Hot deck imputation: Identify the most similar case to the case with a missing value and substitute the most similar case’s Y value for the missing case’s Y value.
Expectation Maximization (EM) approach: An iterative procedure that proceeds in two discrete steps. First, in the expectation (E) step you compute the expected value of the complete data log likelihood. In the maximization (M) step you substitute the expected values for the missing data obtained from the E step and then maximize the likelihood fuction as if no data were missing to obtain new parameter estimates. The procedure iterates through these two steps until convergence is obtained. The SPSS Missing Values Analysis (MVA) module employs the EM approach to missing data handling.
Raw maximum likelihood methods: Use all available data to generate maximum likelihood-based sufficient statistics. Usually these consist of a covariance matrix of the variables and a vector of means. This technique is also known as Full Information Maximum Likelihood (FIML).
Multiple imputation: Similar to the maximum likelihood method, except that multiple imputation generates actual raw data values suitable for filling in gaps in an existing database. Typically, five to ten databases are created in this fashion. The investigator then analyzes these data matrices using an appropriate statistical analysis method, treating these databases as if they were based on complete case data. The results from these analyses are then combined into a single summary finding.

Roth (1994) reviews these methods and concludes, as did Little & Rubin (1987) and Wothke (1998), that listwise, pairwise, and mean substitution missing data handling methods are inferior when compared with maximum likelihood based methods such as raw maximum likelihood or multiple imputation. Regression methods are somewhat better, but not as good as hot deck imputation or maximum likelihood approaches. The EM method falls somewhere in between: It is generally superior to listwise, pairwise, and mean substitution approaches, but it lacks the uncertainty component contained in the raw maximum likelihood and multiple imputation methods.

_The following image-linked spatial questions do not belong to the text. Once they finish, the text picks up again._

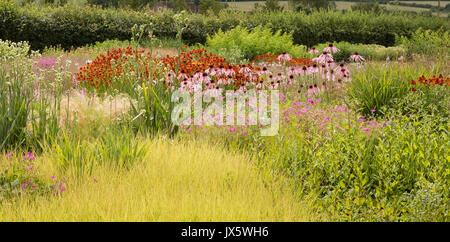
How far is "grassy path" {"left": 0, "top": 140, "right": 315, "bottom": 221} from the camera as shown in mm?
3484

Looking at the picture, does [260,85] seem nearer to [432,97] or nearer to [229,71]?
[229,71]

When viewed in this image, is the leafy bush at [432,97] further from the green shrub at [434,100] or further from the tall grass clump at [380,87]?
the tall grass clump at [380,87]

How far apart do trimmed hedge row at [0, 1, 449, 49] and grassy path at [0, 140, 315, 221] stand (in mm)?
13812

It is important to understand that these missing data handling methods and the discussion that follows deal with incomplete data primarily from the perspective of estimation of parameters and computation of test statistics rather than prediction of values for specific cases. Warren Sarle at SAS Institute has put together a helpful paper on the topic of missing data in the contexts of prediction and data mining. The paper can be found online in postscript form at ftp://ftp.sas.com/pub/neural/JCIS98.ps.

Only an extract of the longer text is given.